- **PAGE EXCERPT**
##########

For the purpose of exploration, this paper focuses on the example of MoG background subtraction [5]. Our results on the example of MoG demonstrate 50% reduction in communication bandwidth by applying a lossy linear compression (Most Significant Bits selection) with minimal quality loss. A higher bandwidth saving 69% can be achieved by BZIP general-purpose lossless compression with no quality loss. Further bandwidth saving is also achieved by a customized compression scheme (e.g. 75% in [6]).

This paper is organized as following: Sect. 2 overviews relevant prior work. Section 3 briefly provides background and additional motivation. Following that, Sect. 4 describes our systematic approach for bandwidth quality trade-off on different class of compression algorithms. Section 5 concludes the paper and touches on future work.

##########

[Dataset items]
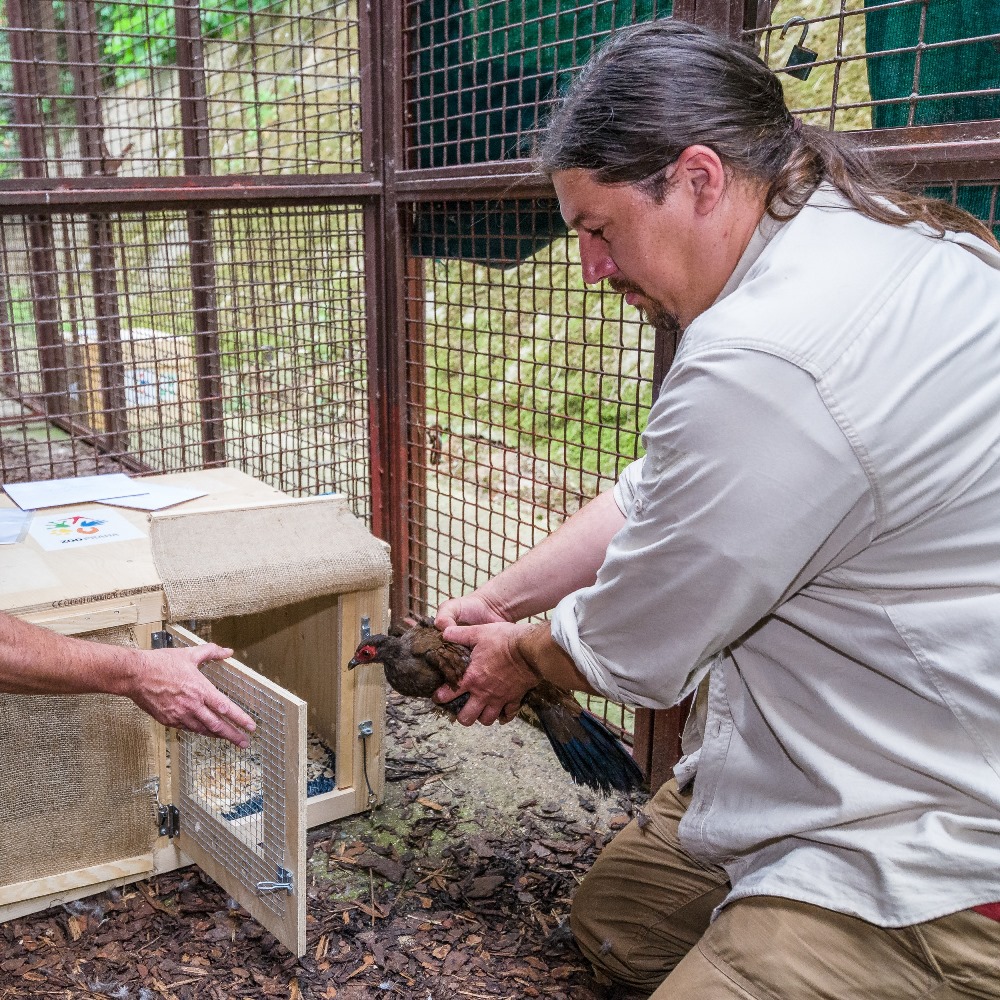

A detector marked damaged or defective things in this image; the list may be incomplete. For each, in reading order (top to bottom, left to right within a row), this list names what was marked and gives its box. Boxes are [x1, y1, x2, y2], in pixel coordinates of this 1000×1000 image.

rusty metal post [175, 0, 226, 466]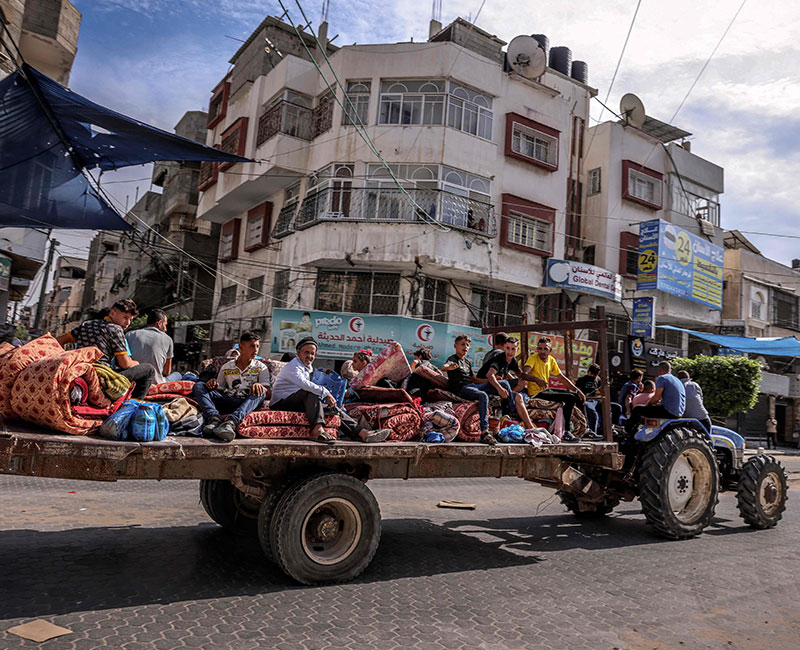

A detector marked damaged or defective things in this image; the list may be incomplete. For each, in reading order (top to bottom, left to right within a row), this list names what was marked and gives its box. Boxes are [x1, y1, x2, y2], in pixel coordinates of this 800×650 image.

rusty trailer bed [0, 418, 624, 484]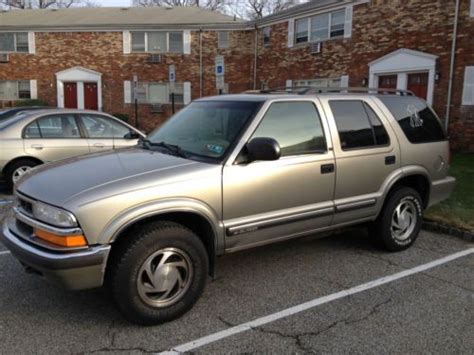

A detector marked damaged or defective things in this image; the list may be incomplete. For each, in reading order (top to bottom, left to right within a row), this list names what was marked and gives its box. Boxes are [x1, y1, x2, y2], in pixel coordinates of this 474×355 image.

cracked pavement [0, 182, 472, 354]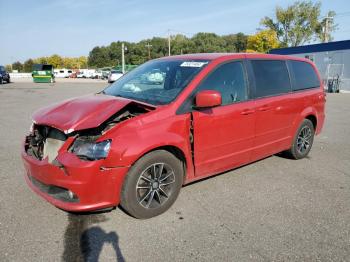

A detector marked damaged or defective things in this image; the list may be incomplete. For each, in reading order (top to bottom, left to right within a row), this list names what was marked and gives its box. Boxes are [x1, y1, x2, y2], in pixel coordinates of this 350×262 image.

crumpled hood [32, 93, 132, 133]
broken headlight [72, 138, 112, 161]
damaged bumper [22, 141, 131, 213]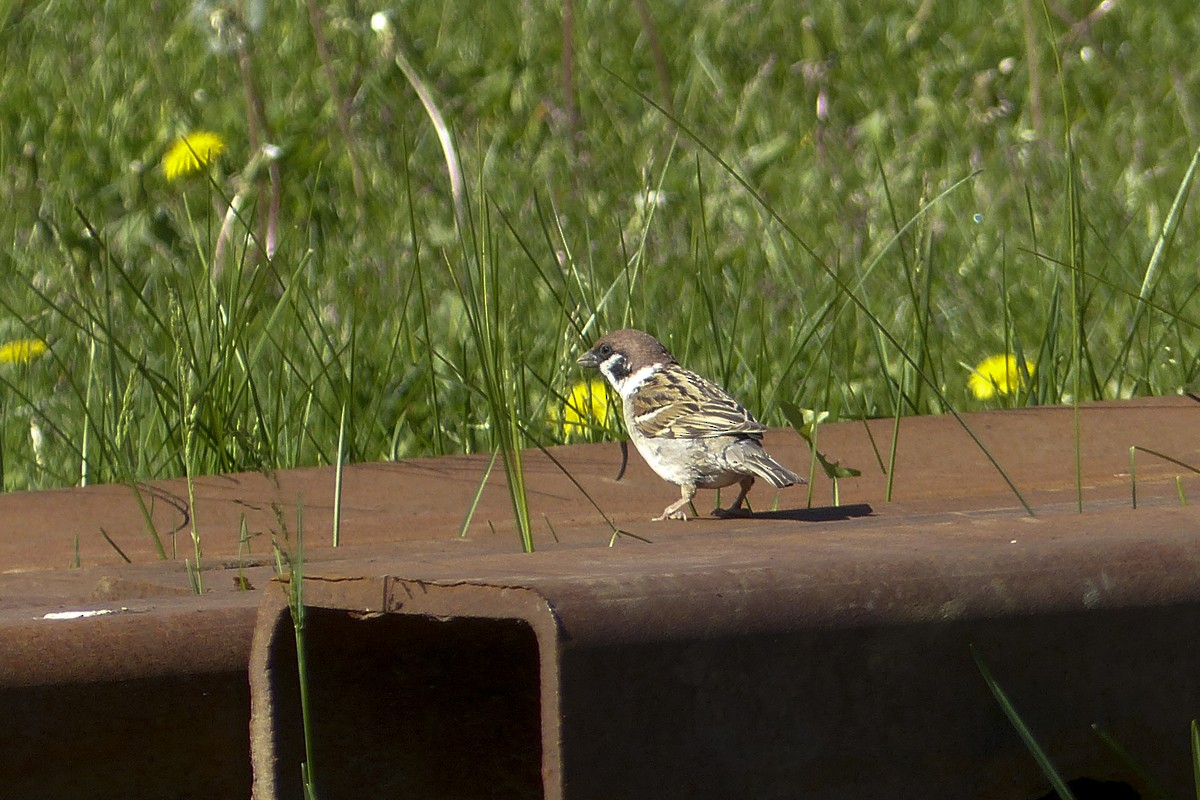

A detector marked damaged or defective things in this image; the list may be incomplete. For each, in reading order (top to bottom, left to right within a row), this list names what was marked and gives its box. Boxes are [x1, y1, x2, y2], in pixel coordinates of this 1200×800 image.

rusted steel surface [0, 398, 1195, 796]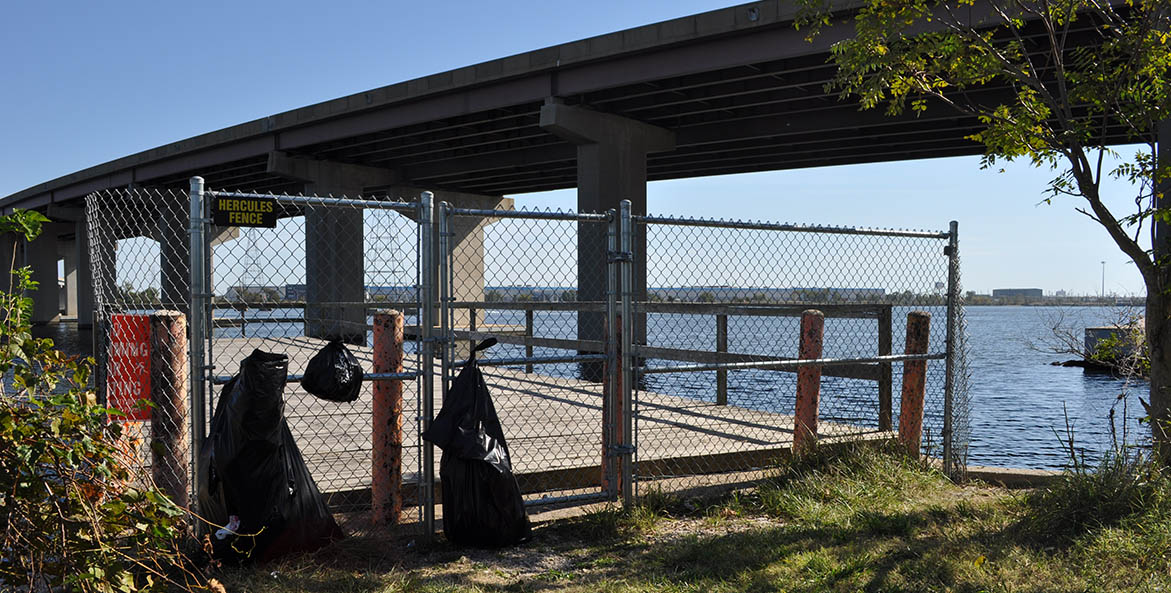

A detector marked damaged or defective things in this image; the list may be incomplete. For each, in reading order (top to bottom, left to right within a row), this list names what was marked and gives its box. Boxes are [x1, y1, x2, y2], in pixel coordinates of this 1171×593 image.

rusty orange bollard [376, 310, 408, 524]
rusty orange bollard [792, 308, 820, 456]
rusty orange bollard [896, 312, 932, 456]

##########

- **WORK INSTRUCTION 1**
Please copy the passage on compression bandwidth from "This paper is" to "on future work.".
- **WORK INSTRUCTION 2**
Write the next part of the passage on compression bandwidth, picking up after its final sentence.

- **TASK RESULT 1**
This paper is organized as following: Sect. 2 overviews relevant prior work. Section 3 briefly provides background and additional motivation. Following that, Sect. 4 describes our systematic approach for bandwidth quality trade-off on different class of compression algorithms. Section 5 concludes the paper and touches on future work.

- **TASK RESULT 2**
2 Related Work

The embedded realization of vision algorithms is still at early stages. Most of the previous work on embedded vision have been bounded to basic vision filters, e.g., Canny edge detection, with regular computation and much less communication demand [7, 8]. Only few researchers have targeted adaptive vision algorithms (e.g., MoG, KLT, optical flow) on embedded devices. What all previous approaches share in common is lack of insight about source and nature of the traffic. Therefore, they mainly propose a common communication interface for transferring all types of data. Thus, they either ignore the algorithm-intrinsic traffic, or assume that it is hidden in the communication hierarchy. In the result, their proposed solutions works at low resolutions (300 * 400) which is far below Full-HD resolution (1920 * 1080) [2,3,4, 9]. However, in [1] authors propose Data Separation concept for Adaptive Algorithms, in which the streaming data is handled differently compare to the model data. That helped them to realize the MoG algorithm for background subtraction in Full-HD resolution at 30 frames per second. We based our studies on [1] for applying different compression schemes on model data and analyzing its effect on the system performance and output quality.

A recent work [6] hints about the significant communication volume of MoG background subtraction algorithm. It also provides a promising lossless compression method which can reduce the bandwidth demand for updating MoG parameters down to 50%. Although their compression method sounds to be very efficient and promising, their approach lacks a holistic approach which studies different compression schemes and can generalize the concept of compression on model data for AVAs.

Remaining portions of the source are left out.